## EXERCISE DESCRIPTION:
Update the lines from the line with "At what distance from the observer" to the line with "52.5 inches" by replacing "chair base" with "armchair base" and keeping everything else unchanged. Give back only these lines, leaving out the pictures.

## ITEMS:
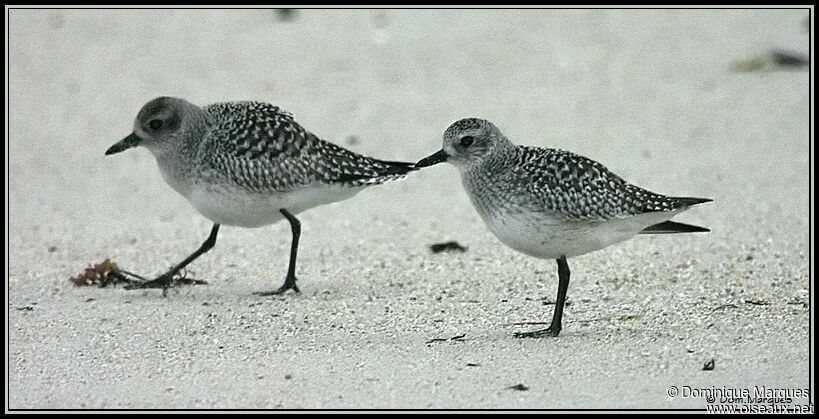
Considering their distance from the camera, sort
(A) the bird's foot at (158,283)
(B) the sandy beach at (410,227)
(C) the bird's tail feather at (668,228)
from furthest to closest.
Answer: (A) the bird's foot at (158,283) < (C) the bird's tail feather at (668,228) < (B) the sandy beach at (410,227)

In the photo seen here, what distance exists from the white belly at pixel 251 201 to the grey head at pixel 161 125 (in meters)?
0.37

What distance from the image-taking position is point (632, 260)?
7.22 m

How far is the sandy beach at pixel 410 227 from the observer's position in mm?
5289

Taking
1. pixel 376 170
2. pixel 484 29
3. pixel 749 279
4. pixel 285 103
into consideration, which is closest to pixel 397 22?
pixel 484 29

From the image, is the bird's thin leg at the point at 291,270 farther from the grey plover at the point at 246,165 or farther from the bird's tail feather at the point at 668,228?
the bird's tail feather at the point at 668,228

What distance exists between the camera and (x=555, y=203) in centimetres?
575

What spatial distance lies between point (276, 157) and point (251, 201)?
11.6 inches

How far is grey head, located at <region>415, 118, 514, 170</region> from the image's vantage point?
6.13m

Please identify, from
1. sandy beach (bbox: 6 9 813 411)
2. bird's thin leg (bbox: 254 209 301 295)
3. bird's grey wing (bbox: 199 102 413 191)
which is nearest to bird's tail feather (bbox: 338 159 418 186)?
bird's grey wing (bbox: 199 102 413 191)

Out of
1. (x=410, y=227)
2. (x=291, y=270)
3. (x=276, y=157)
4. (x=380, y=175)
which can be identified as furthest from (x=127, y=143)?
(x=410, y=227)

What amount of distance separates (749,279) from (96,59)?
703 centimetres

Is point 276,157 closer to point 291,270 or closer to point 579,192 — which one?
point 291,270

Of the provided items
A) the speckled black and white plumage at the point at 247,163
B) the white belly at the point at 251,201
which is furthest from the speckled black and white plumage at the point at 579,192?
the white belly at the point at 251,201

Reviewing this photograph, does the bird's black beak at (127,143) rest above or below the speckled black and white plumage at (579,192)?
above
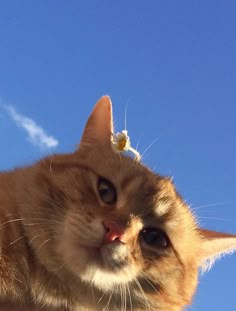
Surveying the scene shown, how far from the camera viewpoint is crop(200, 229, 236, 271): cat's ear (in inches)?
111

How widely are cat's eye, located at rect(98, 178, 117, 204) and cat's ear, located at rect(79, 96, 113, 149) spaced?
406 millimetres

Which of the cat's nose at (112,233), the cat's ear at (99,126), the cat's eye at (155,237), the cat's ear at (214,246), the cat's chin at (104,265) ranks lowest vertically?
the cat's chin at (104,265)

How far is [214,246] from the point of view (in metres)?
2.86

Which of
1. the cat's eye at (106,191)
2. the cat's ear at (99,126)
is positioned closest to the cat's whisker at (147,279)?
the cat's eye at (106,191)

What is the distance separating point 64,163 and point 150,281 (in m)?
0.78

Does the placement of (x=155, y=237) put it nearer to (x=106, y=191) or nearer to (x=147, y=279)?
(x=147, y=279)

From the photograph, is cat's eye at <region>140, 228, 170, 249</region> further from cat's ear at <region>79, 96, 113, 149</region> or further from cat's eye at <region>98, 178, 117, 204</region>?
cat's ear at <region>79, 96, 113, 149</region>

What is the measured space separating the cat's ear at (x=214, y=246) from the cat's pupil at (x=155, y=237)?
0.43 metres

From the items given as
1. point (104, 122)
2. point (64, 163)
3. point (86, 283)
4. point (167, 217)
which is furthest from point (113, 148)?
point (86, 283)

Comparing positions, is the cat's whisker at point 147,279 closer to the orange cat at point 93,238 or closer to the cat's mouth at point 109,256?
the orange cat at point 93,238

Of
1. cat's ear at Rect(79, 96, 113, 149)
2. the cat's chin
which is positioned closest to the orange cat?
the cat's chin

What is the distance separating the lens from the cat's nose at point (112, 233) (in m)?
2.10

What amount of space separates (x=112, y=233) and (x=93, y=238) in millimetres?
89

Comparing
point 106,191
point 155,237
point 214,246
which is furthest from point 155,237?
point 214,246
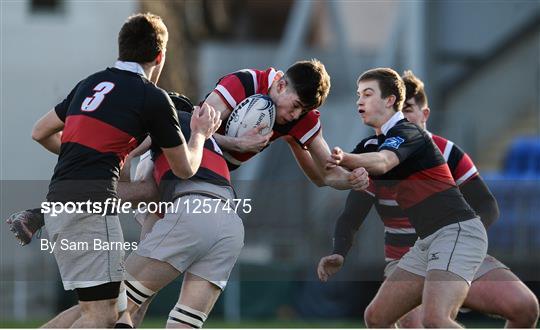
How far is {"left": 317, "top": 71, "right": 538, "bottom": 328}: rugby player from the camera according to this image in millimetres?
7379

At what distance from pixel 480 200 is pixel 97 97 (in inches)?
117

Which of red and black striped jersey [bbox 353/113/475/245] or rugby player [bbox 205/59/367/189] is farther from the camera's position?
red and black striped jersey [bbox 353/113/475/245]

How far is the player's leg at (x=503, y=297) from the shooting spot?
7340 mm

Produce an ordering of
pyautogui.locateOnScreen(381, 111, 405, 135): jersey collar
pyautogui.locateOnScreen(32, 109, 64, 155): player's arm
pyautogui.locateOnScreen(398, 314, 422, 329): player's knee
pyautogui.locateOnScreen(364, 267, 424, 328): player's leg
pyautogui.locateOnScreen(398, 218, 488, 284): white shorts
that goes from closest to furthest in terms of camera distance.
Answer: pyautogui.locateOnScreen(32, 109, 64, 155): player's arm
pyautogui.locateOnScreen(398, 218, 488, 284): white shorts
pyautogui.locateOnScreen(381, 111, 405, 135): jersey collar
pyautogui.locateOnScreen(364, 267, 424, 328): player's leg
pyautogui.locateOnScreen(398, 314, 422, 329): player's knee

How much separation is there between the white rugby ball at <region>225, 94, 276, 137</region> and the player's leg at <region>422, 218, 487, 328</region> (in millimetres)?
1297

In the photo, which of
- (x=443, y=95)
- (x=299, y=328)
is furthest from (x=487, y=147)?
(x=299, y=328)

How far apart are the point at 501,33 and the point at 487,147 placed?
2.18 m

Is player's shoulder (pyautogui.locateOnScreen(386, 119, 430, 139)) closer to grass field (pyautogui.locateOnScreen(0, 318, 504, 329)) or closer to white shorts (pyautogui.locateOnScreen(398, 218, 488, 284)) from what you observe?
white shorts (pyautogui.locateOnScreen(398, 218, 488, 284))

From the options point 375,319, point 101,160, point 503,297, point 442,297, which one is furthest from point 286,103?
point 503,297

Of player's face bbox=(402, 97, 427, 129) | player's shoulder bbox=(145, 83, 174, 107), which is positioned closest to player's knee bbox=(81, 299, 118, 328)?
player's shoulder bbox=(145, 83, 174, 107)

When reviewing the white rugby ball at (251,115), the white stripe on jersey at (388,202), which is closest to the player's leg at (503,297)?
the white stripe on jersey at (388,202)

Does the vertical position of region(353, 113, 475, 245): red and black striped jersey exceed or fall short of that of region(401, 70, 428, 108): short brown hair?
it falls short

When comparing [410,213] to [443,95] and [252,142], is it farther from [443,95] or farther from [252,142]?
[443,95]

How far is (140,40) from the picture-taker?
6281 mm
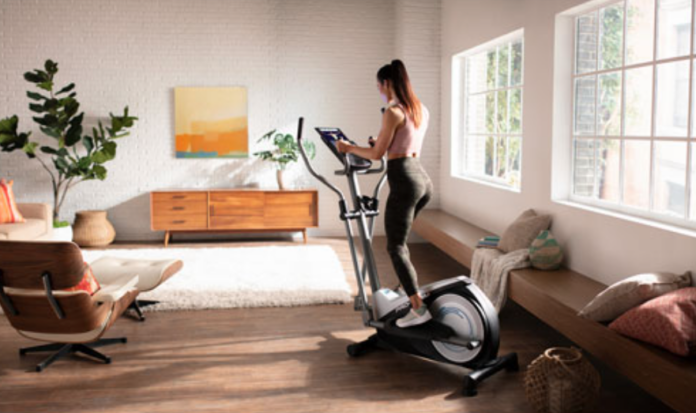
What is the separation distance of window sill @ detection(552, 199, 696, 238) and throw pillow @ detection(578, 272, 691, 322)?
25cm

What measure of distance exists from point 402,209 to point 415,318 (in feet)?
1.95

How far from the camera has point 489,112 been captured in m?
6.36

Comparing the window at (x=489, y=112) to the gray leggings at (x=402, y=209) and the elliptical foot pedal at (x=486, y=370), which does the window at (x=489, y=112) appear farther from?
the elliptical foot pedal at (x=486, y=370)

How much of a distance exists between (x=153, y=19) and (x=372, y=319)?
Result: 5443mm

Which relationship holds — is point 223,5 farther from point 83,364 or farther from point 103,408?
point 103,408

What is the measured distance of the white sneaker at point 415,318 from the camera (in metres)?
3.60

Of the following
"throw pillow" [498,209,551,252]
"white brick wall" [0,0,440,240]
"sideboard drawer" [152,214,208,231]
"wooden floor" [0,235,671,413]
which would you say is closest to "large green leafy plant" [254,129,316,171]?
"white brick wall" [0,0,440,240]

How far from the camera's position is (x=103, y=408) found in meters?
3.18

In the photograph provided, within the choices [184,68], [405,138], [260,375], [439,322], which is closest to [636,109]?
[405,138]

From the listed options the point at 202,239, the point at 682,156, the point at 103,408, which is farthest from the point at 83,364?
the point at 202,239

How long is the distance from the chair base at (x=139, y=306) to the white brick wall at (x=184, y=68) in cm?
331

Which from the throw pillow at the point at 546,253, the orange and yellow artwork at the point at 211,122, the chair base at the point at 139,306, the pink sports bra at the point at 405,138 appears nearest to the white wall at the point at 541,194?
the throw pillow at the point at 546,253

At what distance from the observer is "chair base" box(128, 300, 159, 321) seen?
15.3 feet

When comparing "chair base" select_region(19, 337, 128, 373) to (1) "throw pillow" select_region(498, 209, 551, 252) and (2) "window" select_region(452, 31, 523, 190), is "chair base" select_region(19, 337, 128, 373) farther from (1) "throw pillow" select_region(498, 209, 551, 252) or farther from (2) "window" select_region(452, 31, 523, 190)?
(2) "window" select_region(452, 31, 523, 190)
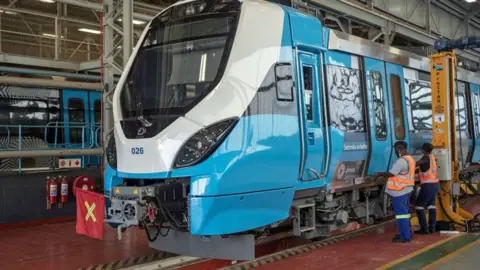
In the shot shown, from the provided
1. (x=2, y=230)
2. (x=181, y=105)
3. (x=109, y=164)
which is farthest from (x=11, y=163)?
(x=181, y=105)

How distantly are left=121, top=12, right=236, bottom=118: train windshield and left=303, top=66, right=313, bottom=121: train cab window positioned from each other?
52.5 inches

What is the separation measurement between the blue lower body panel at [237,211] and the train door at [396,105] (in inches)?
135

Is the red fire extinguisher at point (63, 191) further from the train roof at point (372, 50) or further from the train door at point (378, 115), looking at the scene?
the train roof at point (372, 50)

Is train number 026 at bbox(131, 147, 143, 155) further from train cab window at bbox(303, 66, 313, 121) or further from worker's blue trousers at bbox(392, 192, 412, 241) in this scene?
worker's blue trousers at bbox(392, 192, 412, 241)

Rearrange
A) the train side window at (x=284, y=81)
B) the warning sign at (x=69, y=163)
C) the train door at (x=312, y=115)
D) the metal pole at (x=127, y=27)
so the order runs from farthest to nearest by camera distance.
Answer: the warning sign at (x=69, y=163), the metal pole at (x=127, y=27), the train door at (x=312, y=115), the train side window at (x=284, y=81)

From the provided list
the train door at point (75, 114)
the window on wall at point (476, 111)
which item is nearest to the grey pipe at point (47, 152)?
the train door at point (75, 114)

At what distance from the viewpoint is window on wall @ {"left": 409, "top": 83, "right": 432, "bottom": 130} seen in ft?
31.9

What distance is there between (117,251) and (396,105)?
210 inches

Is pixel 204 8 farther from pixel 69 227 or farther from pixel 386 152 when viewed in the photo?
pixel 69 227

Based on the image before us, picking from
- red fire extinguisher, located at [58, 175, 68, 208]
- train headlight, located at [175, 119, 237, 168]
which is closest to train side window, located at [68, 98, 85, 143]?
red fire extinguisher, located at [58, 175, 68, 208]

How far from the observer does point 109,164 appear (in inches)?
250

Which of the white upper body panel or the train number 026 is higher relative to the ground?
the white upper body panel

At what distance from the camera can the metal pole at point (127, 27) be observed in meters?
10.3

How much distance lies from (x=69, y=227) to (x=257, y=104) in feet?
21.4
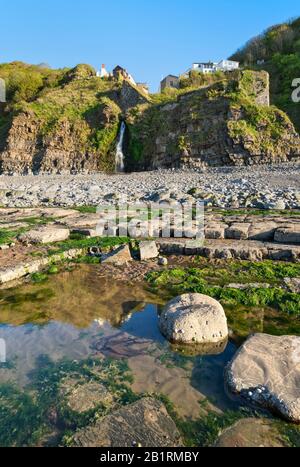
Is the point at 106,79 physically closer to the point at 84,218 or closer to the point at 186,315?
the point at 84,218

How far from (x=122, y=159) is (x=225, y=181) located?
17804mm

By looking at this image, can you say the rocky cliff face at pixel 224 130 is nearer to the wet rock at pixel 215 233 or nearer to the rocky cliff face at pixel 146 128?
the rocky cliff face at pixel 146 128

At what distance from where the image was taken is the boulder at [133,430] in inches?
122

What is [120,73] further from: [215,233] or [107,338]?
[107,338]

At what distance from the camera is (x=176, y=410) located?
355 centimetres

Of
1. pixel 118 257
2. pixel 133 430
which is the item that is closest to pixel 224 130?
pixel 118 257

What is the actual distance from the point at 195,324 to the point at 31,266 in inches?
174

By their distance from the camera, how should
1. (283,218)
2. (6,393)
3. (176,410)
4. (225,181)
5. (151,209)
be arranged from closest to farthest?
(176,410) < (6,393) < (283,218) < (151,209) < (225,181)

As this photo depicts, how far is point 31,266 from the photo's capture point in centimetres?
773

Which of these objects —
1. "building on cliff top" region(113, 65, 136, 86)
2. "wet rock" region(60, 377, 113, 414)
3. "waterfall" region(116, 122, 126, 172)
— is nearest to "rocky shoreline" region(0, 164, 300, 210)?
"wet rock" region(60, 377, 113, 414)

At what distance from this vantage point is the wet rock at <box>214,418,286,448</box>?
3068 millimetres

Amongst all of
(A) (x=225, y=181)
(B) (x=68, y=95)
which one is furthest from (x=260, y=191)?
(B) (x=68, y=95)

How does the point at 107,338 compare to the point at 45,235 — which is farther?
the point at 45,235

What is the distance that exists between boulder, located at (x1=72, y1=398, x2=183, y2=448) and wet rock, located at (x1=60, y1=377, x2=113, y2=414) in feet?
0.95
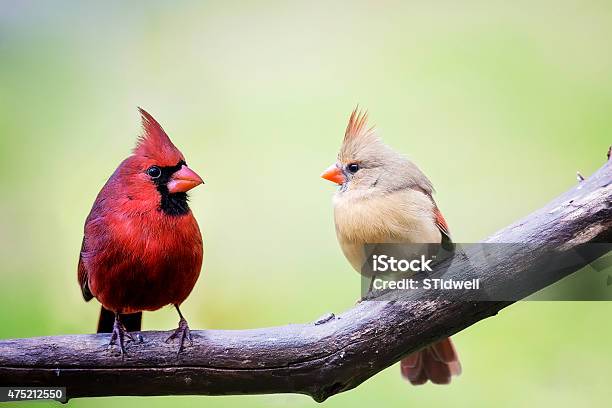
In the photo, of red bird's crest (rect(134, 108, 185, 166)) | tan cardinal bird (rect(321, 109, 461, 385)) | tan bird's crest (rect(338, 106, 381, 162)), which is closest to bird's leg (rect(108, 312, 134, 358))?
red bird's crest (rect(134, 108, 185, 166))

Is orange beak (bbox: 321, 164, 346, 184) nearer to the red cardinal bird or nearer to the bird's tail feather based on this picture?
the red cardinal bird

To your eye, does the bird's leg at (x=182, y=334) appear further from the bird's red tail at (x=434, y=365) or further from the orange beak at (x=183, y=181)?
the bird's red tail at (x=434, y=365)

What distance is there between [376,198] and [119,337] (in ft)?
2.89

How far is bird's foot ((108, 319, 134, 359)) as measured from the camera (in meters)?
2.21

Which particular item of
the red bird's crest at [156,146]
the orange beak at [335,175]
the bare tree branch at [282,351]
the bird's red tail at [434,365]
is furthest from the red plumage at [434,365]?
the red bird's crest at [156,146]

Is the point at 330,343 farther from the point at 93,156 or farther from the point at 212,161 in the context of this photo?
the point at 93,156

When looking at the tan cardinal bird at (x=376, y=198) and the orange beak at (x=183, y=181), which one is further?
the tan cardinal bird at (x=376, y=198)

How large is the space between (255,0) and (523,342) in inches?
64.4

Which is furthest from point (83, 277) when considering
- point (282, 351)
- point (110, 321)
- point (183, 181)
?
point (282, 351)

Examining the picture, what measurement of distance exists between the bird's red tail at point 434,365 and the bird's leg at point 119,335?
3.20 ft

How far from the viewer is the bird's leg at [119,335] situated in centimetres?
221

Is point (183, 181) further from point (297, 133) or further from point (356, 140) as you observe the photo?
point (297, 133)

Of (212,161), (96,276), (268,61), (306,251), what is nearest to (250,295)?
(306,251)

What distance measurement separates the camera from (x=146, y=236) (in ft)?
7.12
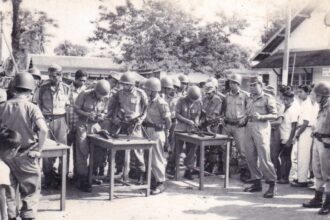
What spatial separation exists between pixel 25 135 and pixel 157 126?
3.09 metres

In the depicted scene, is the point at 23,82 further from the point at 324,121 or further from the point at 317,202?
the point at 317,202

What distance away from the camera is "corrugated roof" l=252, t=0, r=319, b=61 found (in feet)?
70.7

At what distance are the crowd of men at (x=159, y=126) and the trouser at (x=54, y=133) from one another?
17mm

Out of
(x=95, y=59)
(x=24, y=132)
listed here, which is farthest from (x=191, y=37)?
(x=95, y=59)

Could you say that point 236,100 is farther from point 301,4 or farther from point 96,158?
point 301,4

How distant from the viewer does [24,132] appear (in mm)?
5621

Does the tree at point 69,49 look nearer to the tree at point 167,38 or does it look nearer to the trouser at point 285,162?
the tree at point 167,38

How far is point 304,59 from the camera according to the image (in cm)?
2011

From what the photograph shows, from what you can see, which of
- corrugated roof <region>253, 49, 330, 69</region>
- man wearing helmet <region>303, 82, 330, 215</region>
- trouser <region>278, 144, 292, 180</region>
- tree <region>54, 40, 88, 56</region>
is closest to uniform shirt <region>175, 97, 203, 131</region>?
trouser <region>278, 144, 292, 180</region>

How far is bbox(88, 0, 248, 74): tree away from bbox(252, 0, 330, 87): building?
1984mm

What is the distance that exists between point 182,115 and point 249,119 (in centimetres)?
149

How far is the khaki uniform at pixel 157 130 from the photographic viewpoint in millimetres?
8164

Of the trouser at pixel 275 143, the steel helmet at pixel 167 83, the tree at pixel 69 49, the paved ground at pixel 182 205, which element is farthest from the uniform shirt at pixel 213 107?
the tree at pixel 69 49

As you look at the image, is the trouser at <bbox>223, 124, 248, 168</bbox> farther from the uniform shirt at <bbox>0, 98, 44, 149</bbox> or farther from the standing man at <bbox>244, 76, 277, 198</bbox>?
the uniform shirt at <bbox>0, 98, 44, 149</bbox>
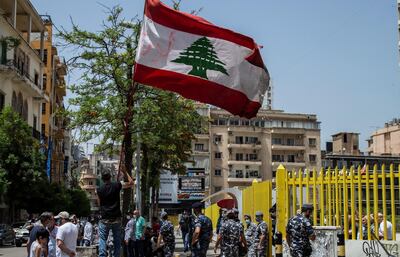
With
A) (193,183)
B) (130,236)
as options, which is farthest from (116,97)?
(193,183)

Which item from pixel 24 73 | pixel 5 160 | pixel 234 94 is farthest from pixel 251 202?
pixel 24 73

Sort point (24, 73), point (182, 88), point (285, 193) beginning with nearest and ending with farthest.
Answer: point (182, 88) < point (285, 193) < point (24, 73)

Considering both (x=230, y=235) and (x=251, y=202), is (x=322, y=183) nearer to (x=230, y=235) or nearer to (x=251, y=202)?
(x=230, y=235)

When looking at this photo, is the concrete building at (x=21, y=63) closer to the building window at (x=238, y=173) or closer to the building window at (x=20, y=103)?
the building window at (x=20, y=103)

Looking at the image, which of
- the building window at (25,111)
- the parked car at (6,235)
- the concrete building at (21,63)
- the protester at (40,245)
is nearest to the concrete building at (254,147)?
the concrete building at (21,63)

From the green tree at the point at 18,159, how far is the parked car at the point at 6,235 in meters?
4.20

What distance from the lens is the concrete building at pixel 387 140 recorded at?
3585 inches

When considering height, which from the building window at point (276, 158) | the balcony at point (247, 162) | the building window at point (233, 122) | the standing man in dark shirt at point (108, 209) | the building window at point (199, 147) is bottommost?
the standing man in dark shirt at point (108, 209)

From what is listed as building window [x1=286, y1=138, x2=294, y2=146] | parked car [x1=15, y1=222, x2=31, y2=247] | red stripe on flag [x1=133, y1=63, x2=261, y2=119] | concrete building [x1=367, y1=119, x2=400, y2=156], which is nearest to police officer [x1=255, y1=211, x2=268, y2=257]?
red stripe on flag [x1=133, y1=63, x2=261, y2=119]

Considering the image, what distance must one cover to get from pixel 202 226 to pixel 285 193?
291 centimetres

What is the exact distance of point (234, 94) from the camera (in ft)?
39.7

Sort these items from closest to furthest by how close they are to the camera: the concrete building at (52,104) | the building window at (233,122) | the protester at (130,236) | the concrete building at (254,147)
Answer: the protester at (130,236) < the concrete building at (52,104) < the concrete building at (254,147) < the building window at (233,122)

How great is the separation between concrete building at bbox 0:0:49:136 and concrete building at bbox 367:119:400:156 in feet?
170

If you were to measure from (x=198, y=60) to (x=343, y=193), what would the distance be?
198 inches
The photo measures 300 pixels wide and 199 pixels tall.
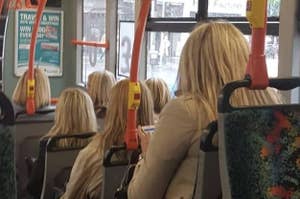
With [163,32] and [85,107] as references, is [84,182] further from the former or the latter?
[163,32]

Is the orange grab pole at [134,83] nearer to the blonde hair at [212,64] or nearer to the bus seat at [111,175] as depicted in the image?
the bus seat at [111,175]

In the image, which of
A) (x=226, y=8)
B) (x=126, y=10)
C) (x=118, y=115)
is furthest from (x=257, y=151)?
(x=126, y=10)

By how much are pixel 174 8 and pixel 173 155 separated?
10.2 ft

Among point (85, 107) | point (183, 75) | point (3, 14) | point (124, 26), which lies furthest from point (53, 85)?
point (183, 75)

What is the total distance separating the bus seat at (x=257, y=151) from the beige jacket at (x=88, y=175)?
140 cm

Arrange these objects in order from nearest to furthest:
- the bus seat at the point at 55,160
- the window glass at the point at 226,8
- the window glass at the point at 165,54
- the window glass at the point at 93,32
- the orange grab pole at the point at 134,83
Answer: the orange grab pole at the point at 134,83
the bus seat at the point at 55,160
the window glass at the point at 226,8
the window glass at the point at 165,54
the window glass at the point at 93,32

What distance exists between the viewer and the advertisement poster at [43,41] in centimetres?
656

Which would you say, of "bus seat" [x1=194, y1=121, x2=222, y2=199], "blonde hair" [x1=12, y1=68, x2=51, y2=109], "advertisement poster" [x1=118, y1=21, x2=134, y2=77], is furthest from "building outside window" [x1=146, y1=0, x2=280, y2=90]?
"bus seat" [x1=194, y1=121, x2=222, y2=199]

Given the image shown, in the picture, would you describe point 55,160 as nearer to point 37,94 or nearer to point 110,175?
point 110,175

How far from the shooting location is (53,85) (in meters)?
6.89

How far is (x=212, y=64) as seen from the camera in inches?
67.2

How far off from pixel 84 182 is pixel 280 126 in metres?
1.54

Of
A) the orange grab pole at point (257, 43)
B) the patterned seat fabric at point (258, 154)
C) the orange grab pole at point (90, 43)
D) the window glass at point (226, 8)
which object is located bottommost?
the patterned seat fabric at point (258, 154)

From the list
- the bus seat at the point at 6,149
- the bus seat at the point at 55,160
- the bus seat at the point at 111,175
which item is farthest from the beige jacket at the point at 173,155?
the bus seat at the point at 55,160
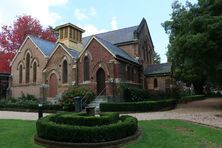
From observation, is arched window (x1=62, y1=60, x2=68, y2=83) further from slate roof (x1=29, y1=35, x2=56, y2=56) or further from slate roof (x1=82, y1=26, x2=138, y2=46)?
slate roof (x1=82, y1=26, x2=138, y2=46)

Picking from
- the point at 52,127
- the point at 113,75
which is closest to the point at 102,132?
the point at 52,127

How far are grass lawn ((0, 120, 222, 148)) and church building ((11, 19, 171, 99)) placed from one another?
49.2 feet

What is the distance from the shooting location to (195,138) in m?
12.1

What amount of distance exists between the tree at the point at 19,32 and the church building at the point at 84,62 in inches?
399

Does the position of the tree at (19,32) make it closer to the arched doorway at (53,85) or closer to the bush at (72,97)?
the arched doorway at (53,85)

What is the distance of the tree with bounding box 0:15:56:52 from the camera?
49594mm

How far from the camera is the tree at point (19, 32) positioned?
49594mm

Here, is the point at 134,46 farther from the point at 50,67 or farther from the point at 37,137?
the point at 37,137

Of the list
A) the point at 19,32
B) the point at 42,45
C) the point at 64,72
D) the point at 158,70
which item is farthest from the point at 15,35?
the point at 158,70

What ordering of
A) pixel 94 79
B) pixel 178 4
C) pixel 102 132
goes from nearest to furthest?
pixel 102 132 < pixel 178 4 < pixel 94 79

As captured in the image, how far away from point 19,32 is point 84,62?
23.7 meters

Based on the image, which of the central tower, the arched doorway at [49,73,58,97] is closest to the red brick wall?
the arched doorway at [49,73,58,97]

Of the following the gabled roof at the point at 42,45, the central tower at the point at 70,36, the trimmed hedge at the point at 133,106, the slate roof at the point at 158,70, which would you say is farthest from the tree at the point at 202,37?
the gabled roof at the point at 42,45

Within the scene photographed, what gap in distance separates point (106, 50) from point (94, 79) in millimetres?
3609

## TASK RESPONSE:
At what distance from the observer is "armchair base" box(128, 300, 159, 321) seen?
15.3 feet

When comparing "armchair base" select_region(19, 337, 128, 373) to (1) "throw pillow" select_region(498, 209, 551, 252) and (2) "window" select_region(452, 31, 523, 190), is "armchair base" select_region(19, 337, 128, 373) farther from (1) "throw pillow" select_region(498, 209, 551, 252) or farther from (2) "window" select_region(452, 31, 523, 190)?
(2) "window" select_region(452, 31, 523, 190)
In the shot shown, from the provided
1. (x=2, y=230)
2. (x=181, y=105)
3. (x=109, y=164)
which is farthest from (x=11, y=163)?
(x=181, y=105)

How distantly are left=121, top=12, right=236, bottom=118: train windshield and left=303, top=66, right=313, bottom=121: train cab window positioned from each other?
52.5 inches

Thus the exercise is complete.